▶ [WHAT IS NEEDED] Repeat all entries below exactly as shown.

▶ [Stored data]
________________

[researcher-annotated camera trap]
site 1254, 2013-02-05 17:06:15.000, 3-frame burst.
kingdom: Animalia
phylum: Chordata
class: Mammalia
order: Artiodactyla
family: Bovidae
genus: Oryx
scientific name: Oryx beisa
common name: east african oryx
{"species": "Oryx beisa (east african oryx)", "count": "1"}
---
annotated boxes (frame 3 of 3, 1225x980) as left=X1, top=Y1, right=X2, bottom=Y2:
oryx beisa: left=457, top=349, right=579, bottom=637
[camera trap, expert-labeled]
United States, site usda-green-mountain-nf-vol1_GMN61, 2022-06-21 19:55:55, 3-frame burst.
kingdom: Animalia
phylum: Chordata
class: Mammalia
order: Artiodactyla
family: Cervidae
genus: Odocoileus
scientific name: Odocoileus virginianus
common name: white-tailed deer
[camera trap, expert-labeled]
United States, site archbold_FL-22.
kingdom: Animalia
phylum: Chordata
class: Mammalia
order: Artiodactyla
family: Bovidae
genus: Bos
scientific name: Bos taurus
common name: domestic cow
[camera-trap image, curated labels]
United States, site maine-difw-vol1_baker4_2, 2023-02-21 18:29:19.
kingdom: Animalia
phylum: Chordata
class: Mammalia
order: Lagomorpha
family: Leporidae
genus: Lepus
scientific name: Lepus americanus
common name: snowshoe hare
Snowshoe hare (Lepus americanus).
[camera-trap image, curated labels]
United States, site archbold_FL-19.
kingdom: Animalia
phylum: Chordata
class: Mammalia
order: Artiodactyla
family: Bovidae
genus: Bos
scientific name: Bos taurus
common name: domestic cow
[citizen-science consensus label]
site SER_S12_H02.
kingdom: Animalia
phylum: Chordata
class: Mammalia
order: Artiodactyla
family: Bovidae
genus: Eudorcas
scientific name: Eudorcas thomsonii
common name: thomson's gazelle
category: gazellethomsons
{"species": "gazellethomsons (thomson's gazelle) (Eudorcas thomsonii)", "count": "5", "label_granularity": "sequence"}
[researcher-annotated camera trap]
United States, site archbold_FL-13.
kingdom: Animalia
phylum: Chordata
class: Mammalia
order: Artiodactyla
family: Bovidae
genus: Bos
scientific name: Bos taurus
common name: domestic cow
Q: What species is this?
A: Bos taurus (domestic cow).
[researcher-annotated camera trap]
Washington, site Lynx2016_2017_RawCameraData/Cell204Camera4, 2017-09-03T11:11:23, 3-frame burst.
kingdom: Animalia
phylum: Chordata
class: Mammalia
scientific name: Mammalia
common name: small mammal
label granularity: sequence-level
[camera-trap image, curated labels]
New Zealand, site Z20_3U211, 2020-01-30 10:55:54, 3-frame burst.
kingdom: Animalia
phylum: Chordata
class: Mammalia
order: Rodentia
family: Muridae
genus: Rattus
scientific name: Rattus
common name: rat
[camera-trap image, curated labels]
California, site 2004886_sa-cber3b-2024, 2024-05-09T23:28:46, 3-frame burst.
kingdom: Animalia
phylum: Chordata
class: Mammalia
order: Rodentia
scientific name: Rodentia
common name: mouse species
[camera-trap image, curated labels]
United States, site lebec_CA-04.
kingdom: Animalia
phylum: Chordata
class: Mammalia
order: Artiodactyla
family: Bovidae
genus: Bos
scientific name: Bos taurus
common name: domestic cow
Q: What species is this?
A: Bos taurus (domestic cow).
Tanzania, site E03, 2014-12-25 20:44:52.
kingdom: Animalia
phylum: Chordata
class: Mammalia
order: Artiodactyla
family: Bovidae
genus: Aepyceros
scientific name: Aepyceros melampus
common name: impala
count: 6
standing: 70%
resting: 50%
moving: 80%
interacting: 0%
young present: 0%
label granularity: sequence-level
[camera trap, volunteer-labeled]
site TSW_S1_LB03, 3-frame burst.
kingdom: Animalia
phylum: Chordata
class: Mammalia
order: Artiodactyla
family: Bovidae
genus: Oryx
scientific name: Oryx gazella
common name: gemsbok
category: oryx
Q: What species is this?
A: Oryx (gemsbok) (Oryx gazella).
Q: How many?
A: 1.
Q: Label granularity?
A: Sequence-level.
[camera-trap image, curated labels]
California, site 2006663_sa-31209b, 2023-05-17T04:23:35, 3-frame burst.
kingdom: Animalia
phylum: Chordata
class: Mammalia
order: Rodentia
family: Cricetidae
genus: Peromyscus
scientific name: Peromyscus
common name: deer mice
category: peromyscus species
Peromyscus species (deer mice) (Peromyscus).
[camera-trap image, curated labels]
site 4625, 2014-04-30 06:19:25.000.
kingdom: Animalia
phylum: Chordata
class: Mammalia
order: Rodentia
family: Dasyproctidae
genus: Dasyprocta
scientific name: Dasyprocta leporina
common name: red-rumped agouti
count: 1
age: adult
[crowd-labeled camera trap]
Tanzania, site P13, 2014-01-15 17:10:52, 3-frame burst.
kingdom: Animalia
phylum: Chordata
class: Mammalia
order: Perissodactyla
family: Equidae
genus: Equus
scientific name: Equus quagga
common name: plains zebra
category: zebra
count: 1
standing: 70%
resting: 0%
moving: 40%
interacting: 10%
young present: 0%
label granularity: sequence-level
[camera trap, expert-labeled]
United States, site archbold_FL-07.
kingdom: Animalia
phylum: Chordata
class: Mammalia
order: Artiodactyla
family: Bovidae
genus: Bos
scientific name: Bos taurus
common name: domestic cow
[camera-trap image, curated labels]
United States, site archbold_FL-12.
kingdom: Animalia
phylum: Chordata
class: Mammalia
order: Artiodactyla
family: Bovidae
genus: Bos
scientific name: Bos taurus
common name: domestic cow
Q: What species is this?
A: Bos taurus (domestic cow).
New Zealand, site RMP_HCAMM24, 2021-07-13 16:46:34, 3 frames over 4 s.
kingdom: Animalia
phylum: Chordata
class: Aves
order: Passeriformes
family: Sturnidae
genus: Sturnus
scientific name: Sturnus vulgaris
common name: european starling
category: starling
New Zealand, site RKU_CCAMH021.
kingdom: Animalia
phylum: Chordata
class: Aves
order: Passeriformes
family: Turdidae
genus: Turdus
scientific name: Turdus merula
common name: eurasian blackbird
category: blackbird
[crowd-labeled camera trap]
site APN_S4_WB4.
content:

________________

▶ [TASK RESPONSE]
[researcher-annotated camera trap]
site 1254, 2013-02-05 17:06:15.000, 3-frame burst.
kingdom: Animalia
phylum: Chordata
class: Mammalia
order: Artiodactyla
family: Bovidae
genus: Oryx
scientific name: Oryx beisa
common name: east african oryx
{"species": "Oryx beisa (east african oryx)", "count": "1"}
---
annotated boxes (frame 3 of 3, 1225x980) as left=X1, top=Y1, right=X2, bottom=Y2:
oryx beisa: left=457, top=349, right=579, bottom=637
[camera trap, expert-labeled]
United States, site usda-green-mountain-nf-vol1_GMN61, 2022-06-21 19:55:55, 3-frame burst.
kingdom: Animalia
phylum: Chordata
class: Mammalia
order: Artiodactyla
family: Cervidae
genus: Odocoileus
scientific name: Odocoileus virginianus
common name: white-tailed deer
[camera trap, expert-labeled]
United States, site archbold_FL-22.
kingdom: Animalia
phylum: Chordata
class: Mammalia
order: Artiodactyla
family: Bovidae
genus: Bos
scientific name: Bos taurus
common name: domestic cow
[camera-trap image, curated labels]
United States, site maine-difw-vol1_baker4_2, 2023-02-21 18:29:19.
kingdom: Animalia
phylum: Chordata
class: Mammalia
order: Lagomorpha
family: Leporidae
genus: Lepus
scientific name: Lepus americanus
common name: snowshoe hare
Snowshoe hare (Lepus americanus).
[camera-trap image, curated labels]
United States, site archbold_FL-19.
kingdom: Animalia
phylum: Chordata
class: Mammalia
order: Artiodactyla
family: Bovidae
genus: Bos
scientific name: Bos taurus
common name: domestic cow
[citizen-science consensus label]
site SER_S12_H02.
kingdom: Animalia
phylum: Chordata
class: Mammalia
order: Artiodactyla
family: Bovidae
genus: Eudorcas
scientific name: Eudorcas thomsonii
common name: thomson's gazelle
category: gazellethomsons
{"species": "gazellethomsons (thomson's gazelle) (Eudorcas thomsonii)", "count": "5", "label_granularity": "sequence"}
[researcher-annotated camera trap]
United States, site archbold_FL-13.
kingdom: Animalia
phylum: Chordata
class: Mammalia
order: Artiodactyla
family: Bovidae
genus: Bos
scientific name: Bos taurus
common name: domestic cow
Q: What species is this?
A: Bos taurus (domestic cow).
[researcher-annotated camera trap]
Washington, site Lynx2016_2017_RawCameraData/Cell204Camera4, 2017-09-03T11:11:23, 3-frame burst.
kingdom: Animalia
phylum: Chordata
class: Mammalia
scientific name: Mammalia
common name: small mammal
label granularity: sequence-level
[camera-trap image, curated labels]
New Zealand, site Z20_3U211, 2020-01-30 10:55:54, 3-frame burst.
kingdom: Animalia
phylum: Chordata
class: Mammalia
order: Rodentia
family: Muridae
genus: Rattus
scientific name: Rattus
common name: rat
[camera-trap image, curated labels]
California, site 2004886_sa-cber3b-2024, 2024-05-09T23:28:46, 3-frame burst.
kingdom: Animalia
phylum: Chordata
class: Mammalia
order: Rodentia
scientific name: Rodentia
common name: mouse species
[camera-trap image, curated labels]
United States, site lebec_CA-04.
kingdom: Animalia
phylum: Chordata
class: Mammalia
order: Artiodactyla
family: Bovidae
genus: Bos
scientific name: Bos taurus
common name: domestic cow
Q: What species is this?
A: Bos taurus (domestic cow).
Tanzania, site E03, 2014-12-25 20:44:52.
kingdom: Animalia
phylum: Chordata
class: Mammalia
order: Artiodactyla
family: Bovidae
genus: Aepyceros
scientific name: Aepyceros melampus
common name: impala
count: 6
standing: 70%
resting: 50%
moving: 80%
interacting: 0%
young present: 0%
label granularity: sequence-level
[camera trap, volunteer-labeled]
site TSW_S1_LB03, 3-frame burst.
kingdom: Animalia
phylum: Chordata
class: Mammalia
order: Artiodactyla
family: Bovidae
genus: Oryx
scientific name: Oryx gazella
common name: gemsbok
category: oryx
Q: What species is this?
A: Oryx (gemsbok) (Oryx gazella).
Q: How many?
A: 1.
Q: Label granularity?
A: Sequence-level.
[camera-trap image, curated labels]
California, site 2006663_sa-31209b, 2023-05-17T04:23:35, 3-frame burst.
kingdom: Animalia
phylum: Chordata
class: Mammalia
order: Rodentia
family: Cricetidae
genus: Peromyscus
scientific name: Peromyscus
common name: deer mice
category: peromyscus species
Peromyscus species (deer mice) (Peromyscus).
[camera-trap image, curated labels]
site 4625, 2014-04-30 06:19:25.000.
kingdom: Animalia
phylum: Chordata
class: Mammalia
order: Rodentia
family: Dasyproctidae
genus: Dasyprocta
scientific name: Dasyprocta leporina
common name: red-rumped agouti
count: 1
age: adult
[crowd-labeled camera trap]
Tanzania, site P13, 2014-01-15 17:10:52, 3-frame burst.
kingdom: Animalia
phylum: Chordata
class: Mammalia
order: Perissodactyla
family: Equidae
genus: Equus
scientific name: Equus quagga
common name: plains zebra
category: zebra
count: 1
standing: 70%
resting: 0%
moving: 40%
interacting: 10%
young present: 0%
label granularity: sequence-level
[camera trap, expert-labeled]
United States, site archbold_FL-07.
kingdom: Animalia
phylum: Chordata
class: Mammalia
order: Artiodactyla
family: Bovidae
genus: Bos
scientific name: Bos taurus
common name: domestic cow
[camera-trap image, curated labels]
United States, site archbold_FL-12.
kingdom: Animalia
phylum: Chordata
class: Mammalia
order: Artiodactyla
family: Bovidae
genus: Bos
scientific name: Bos taurus
common name: domestic cow
Q: What species is this?
A: Bos taurus (domestic cow).
New Zealand, site RMP_HCAMM24, 2021-07-13 16:46:34, 3 frames over 4 s.
kingdom: Animalia
phylum: Chordata
class: Aves
order: Passeriformes
family: Sturnidae
genus: Sturnus
scientific name: Sturnus vulgaris
common name: european starling
category: starling
New Zealand, site RKU_CCAMH021.
kingdom: Animalia
phylum: Chordata
class: Aves
order: Passeriformes
family: Turdidae
genus: Turdus
scientific name: Turdus merula
common name: eurasian blackbird
category: blackbird
[crowd-labeled camera trap]
site APN_S4_WB4.
content:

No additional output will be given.